The plaintiffs also challenged the FCC’s delegation of power to the Universal Service Administrative Company, pointing to the Supreme Court’s statement that delegation to private persons is “legislative delegation in its most obnoxious form,” in no small part because those private persons have interests that “may be and often are adverse to the interests of others in the same business,” unlike (we hope) government officials.
The tripartite structure of our federal system vests the legislative, executive, and judicial powers in three separate branches to protect against the consolidation of power and check any one branch’s effort to encroach on Americans’ liberty. James Madison famously warned that “[t]he accumulation of all powers . . . in the same hands . . . may justly be pronounced the very definition of tyranny.” No doubt the lines between the branches—and particularly between the legislature and the executive—can be blurred and there are several areas in which a degree of shared power seems to be contemplated by the Constitution itself, such as in foreign affairs.

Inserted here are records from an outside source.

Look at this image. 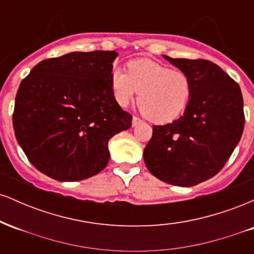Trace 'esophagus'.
Segmentation results:
<instances>
[{"label": "esophagus", "instance_id": "obj_1", "mask_svg": "<svg viewBox=\"0 0 254 254\" xmlns=\"http://www.w3.org/2000/svg\"><path fill=\"white\" fill-rule=\"evenodd\" d=\"M141 123V119L138 117H132V127H135V125Z\"/></svg>", "mask_w": 254, "mask_h": 254}]
</instances>
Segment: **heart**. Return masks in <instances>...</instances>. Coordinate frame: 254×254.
<instances>
[{
    "instance_id": "obj_1",
    "label": "heart",
    "mask_w": 254,
    "mask_h": 254,
    "mask_svg": "<svg viewBox=\"0 0 254 254\" xmlns=\"http://www.w3.org/2000/svg\"><path fill=\"white\" fill-rule=\"evenodd\" d=\"M111 89L121 106L129 105L139 91L137 104L142 113L153 123L165 124L176 121L185 111L192 82L185 71L142 58L129 62L127 72L115 66Z\"/></svg>"
}]
</instances>
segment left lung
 <instances>
[{"mask_svg": "<svg viewBox=\"0 0 254 254\" xmlns=\"http://www.w3.org/2000/svg\"><path fill=\"white\" fill-rule=\"evenodd\" d=\"M162 56L190 76L192 94L182 117L154 125L144 164L157 179L188 188L216 176L232 155L244 131L243 94L210 61Z\"/></svg>", "mask_w": 254, "mask_h": 254, "instance_id": "1", "label": "left lung"}]
</instances>
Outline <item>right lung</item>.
<instances>
[{
    "mask_svg": "<svg viewBox=\"0 0 254 254\" xmlns=\"http://www.w3.org/2000/svg\"><path fill=\"white\" fill-rule=\"evenodd\" d=\"M116 51L70 52L38 63L20 83L13 113L17 143L58 182L95 176L109 164L111 137L131 127L111 89Z\"/></svg>",
    "mask_w": 254,
    "mask_h": 254,
    "instance_id": "right-lung-1",
    "label": "right lung"
}]
</instances>
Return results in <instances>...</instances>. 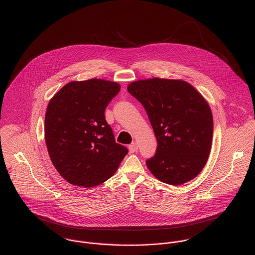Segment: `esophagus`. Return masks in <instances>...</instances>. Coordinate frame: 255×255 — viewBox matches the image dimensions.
Wrapping results in <instances>:
<instances>
[{
    "instance_id": "34e87169",
    "label": "esophagus",
    "mask_w": 255,
    "mask_h": 255,
    "mask_svg": "<svg viewBox=\"0 0 255 255\" xmlns=\"http://www.w3.org/2000/svg\"><path fill=\"white\" fill-rule=\"evenodd\" d=\"M137 149H138V144H137L136 142H132L131 144H129V145H128V150H129V152H130V153H134V152H136V151H137Z\"/></svg>"
}]
</instances>
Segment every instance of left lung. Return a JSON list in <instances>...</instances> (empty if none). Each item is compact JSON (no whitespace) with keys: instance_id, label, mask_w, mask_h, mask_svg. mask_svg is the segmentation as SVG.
I'll list each match as a JSON object with an SVG mask.
<instances>
[{"instance_id":"left-lung-1","label":"left lung","mask_w":255,"mask_h":255,"mask_svg":"<svg viewBox=\"0 0 255 255\" xmlns=\"http://www.w3.org/2000/svg\"><path fill=\"white\" fill-rule=\"evenodd\" d=\"M128 91L144 107L157 139L146 161L161 182L181 185L204 168L212 144L213 117L208 102L181 79L148 78L130 82Z\"/></svg>"}]
</instances>
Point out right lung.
<instances>
[{"label": "right lung", "instance_id": "right-lung-1", "mask_svg": "<svg viewBox=\"0 0 255 255\" xmlns=\"http://www.w3.org/2000/svg\"><path fill=\"white\" fill-rule=\"evenodd\" d=\"M121 85L105 79L71 81L50 100L45 141L50 159L70 183L93 187L110 179L128 153L116 143L104 112Z\"/></svg>", "mask_w": 255, "mask_h": 255}]
</instances>
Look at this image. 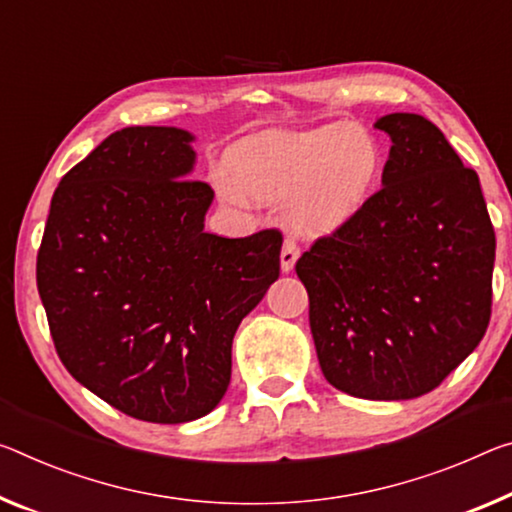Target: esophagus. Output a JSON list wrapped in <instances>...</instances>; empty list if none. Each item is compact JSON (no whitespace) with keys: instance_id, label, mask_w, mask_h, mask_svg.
Listing matches in <instances>:
<instances>
[{"instance_id":"esophagus-1","label":"esophagus","mask_w":512,"mask_h":512,"mask_svg":"<svg viewBox=\"0 0 512 512\" xmlns=\"http://www.w3.org/2000/svg\"><path fill=\"white\" fill-rule=\"evenodd\" d=\"M298 255H300L298 243L294 239H285V243H282V253H280V269H282V273H289L291 269H294Z\"/></svg>"}]
</instances>
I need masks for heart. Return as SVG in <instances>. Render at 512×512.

But other authority is more clear cut, such as the power to “lay and collect taxes,” vested explicitly in Congress. Granting decision-making authority over the government’s ability to tax and spend to the body closest to the people—the power of the purse—was meant to put voters in charge of the size and scope of the federal government. And while Congress’s delegation of that authority to the executive branch (and to an agency not fully within the president’s control, at that) raises constitutional concerns, in the re-delegation of that taxing power to a private body there is, in the words of Justice Samuel Alito, “not even a fig leaf of constitutional justification.”

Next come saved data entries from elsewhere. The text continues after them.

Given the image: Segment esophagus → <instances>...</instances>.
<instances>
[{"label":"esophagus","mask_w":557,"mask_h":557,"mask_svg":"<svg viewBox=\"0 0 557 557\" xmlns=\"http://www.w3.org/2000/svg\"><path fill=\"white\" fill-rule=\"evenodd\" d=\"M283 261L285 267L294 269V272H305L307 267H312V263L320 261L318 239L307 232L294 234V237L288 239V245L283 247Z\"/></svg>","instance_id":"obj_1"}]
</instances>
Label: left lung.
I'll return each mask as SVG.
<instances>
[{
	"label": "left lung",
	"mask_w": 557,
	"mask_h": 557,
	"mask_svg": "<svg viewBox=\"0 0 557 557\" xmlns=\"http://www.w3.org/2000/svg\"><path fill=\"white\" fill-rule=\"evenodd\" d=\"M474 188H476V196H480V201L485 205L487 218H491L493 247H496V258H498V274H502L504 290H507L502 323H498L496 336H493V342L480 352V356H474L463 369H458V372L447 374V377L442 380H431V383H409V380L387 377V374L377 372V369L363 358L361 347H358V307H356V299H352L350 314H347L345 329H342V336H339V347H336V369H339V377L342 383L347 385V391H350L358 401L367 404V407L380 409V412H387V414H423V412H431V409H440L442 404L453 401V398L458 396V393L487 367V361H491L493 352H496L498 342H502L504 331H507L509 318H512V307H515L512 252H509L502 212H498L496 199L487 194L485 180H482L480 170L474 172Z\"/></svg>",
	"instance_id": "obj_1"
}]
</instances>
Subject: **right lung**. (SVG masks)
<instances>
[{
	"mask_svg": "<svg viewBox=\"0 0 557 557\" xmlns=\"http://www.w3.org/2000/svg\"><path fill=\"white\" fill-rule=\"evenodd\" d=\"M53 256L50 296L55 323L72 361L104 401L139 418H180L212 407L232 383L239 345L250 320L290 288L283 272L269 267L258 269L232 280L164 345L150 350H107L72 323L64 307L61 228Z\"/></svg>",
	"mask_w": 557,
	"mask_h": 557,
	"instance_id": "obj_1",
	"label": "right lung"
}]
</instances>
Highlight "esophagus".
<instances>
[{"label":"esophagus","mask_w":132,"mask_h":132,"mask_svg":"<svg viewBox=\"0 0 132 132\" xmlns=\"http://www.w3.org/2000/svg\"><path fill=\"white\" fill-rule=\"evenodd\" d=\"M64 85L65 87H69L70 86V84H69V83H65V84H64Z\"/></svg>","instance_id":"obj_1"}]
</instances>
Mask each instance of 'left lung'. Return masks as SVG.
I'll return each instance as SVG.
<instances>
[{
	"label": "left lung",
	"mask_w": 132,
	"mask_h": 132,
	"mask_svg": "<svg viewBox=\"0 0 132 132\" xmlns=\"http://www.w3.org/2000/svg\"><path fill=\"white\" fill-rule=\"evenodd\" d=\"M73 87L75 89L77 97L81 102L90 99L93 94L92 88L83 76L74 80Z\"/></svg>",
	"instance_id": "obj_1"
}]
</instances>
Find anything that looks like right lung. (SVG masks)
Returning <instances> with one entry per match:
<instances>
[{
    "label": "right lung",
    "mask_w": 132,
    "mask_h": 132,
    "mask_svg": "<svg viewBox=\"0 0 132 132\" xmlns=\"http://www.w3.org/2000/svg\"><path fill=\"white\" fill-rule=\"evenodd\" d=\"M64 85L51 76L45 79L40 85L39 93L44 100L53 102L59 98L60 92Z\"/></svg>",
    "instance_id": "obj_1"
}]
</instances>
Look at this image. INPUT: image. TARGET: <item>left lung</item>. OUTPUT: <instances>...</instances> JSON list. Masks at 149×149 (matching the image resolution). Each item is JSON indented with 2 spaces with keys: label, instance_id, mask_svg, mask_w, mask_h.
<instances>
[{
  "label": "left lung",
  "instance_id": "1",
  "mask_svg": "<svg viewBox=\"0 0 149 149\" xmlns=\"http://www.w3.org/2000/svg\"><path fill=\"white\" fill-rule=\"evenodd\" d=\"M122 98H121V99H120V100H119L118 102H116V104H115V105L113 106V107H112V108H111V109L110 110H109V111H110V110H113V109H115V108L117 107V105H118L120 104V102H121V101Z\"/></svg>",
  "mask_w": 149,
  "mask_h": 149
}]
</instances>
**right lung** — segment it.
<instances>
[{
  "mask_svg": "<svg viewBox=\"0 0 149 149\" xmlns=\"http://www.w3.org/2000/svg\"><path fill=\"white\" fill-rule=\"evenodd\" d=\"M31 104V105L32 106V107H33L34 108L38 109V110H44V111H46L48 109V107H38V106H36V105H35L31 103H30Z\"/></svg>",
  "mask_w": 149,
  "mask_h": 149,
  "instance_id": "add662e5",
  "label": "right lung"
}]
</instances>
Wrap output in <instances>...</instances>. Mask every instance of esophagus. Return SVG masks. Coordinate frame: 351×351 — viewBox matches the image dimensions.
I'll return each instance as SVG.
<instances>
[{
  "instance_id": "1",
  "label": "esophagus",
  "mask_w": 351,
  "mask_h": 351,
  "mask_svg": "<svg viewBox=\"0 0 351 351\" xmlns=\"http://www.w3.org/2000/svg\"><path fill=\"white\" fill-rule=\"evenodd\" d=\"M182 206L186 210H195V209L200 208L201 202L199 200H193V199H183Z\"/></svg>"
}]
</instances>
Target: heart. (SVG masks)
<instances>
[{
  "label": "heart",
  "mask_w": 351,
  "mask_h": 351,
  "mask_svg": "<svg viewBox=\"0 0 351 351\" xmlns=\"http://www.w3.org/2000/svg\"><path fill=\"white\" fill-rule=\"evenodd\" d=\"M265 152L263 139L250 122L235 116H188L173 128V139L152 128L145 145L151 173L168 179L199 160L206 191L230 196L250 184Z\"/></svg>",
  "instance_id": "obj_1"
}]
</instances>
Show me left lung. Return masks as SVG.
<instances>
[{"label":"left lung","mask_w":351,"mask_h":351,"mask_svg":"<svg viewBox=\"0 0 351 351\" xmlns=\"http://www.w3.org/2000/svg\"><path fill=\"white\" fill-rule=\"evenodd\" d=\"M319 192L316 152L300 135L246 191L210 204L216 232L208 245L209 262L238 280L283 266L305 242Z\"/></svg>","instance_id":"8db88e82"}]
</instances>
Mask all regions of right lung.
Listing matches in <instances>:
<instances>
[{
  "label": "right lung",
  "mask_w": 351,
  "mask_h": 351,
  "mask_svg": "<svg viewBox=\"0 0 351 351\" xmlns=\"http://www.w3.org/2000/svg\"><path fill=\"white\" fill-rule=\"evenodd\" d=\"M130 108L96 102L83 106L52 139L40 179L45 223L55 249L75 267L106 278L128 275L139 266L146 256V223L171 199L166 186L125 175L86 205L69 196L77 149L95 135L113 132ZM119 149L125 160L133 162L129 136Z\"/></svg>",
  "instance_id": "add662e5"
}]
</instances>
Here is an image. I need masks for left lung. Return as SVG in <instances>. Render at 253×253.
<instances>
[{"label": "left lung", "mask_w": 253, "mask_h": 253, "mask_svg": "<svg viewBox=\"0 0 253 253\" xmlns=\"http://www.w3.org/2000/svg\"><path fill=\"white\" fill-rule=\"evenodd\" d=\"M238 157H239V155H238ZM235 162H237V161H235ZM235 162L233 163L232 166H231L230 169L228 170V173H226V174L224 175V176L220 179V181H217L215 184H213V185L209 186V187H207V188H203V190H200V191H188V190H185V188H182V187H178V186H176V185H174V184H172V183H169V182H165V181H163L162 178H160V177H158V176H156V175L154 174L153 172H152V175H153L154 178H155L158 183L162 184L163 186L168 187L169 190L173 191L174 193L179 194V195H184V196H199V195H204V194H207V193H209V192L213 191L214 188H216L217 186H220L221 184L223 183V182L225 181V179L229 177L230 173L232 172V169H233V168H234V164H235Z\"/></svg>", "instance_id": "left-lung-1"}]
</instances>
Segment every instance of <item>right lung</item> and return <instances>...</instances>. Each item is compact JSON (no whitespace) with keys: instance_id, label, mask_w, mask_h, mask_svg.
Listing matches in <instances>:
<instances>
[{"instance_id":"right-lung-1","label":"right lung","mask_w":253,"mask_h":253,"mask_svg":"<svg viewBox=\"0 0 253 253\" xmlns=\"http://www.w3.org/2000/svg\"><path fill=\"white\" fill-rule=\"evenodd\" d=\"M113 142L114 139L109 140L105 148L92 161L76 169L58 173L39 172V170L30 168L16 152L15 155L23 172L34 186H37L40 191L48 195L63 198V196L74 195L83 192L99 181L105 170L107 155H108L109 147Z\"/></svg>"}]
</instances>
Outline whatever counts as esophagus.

In a 1789 letter to James Madison, Thomas Jefferson opined that “[t]he tyranny of the legislatures is the most formidable dread at present, and will be for long years. That of the executive will come in its turn, but it will be at a remote period.” That period is remote no more. The Court can’t force Congress to reclaim its legislative mantle, but it can, within its judicial role, enforce the separation of powers.
The FCC has so far prevailed in the Sixth Circuit and the Eleventh Circuit: Those are the two cases that were denied review by the Supreme Court. Consumers’ Research also lost in their initial Fifth Circuit challenge, but that court granted en banc review, increasing the likelihood of a circuit split. The group also has a similar case pending before the DC Circuit.
The Supreme Court’s preference for awaiting additional development of the law in the lower courts is understandable, but the Court is also well aware of the mischief its non-enforcement of delegation limits has made in the lower courts. Regardless of the outcomes in the Fifth and DC Circuits, the Supreme Court should take up a case to provide guidance to lower courts on the viability of nondelegation doctrine claims and, in so doing, put members of Congress on notice that they may have to return to work.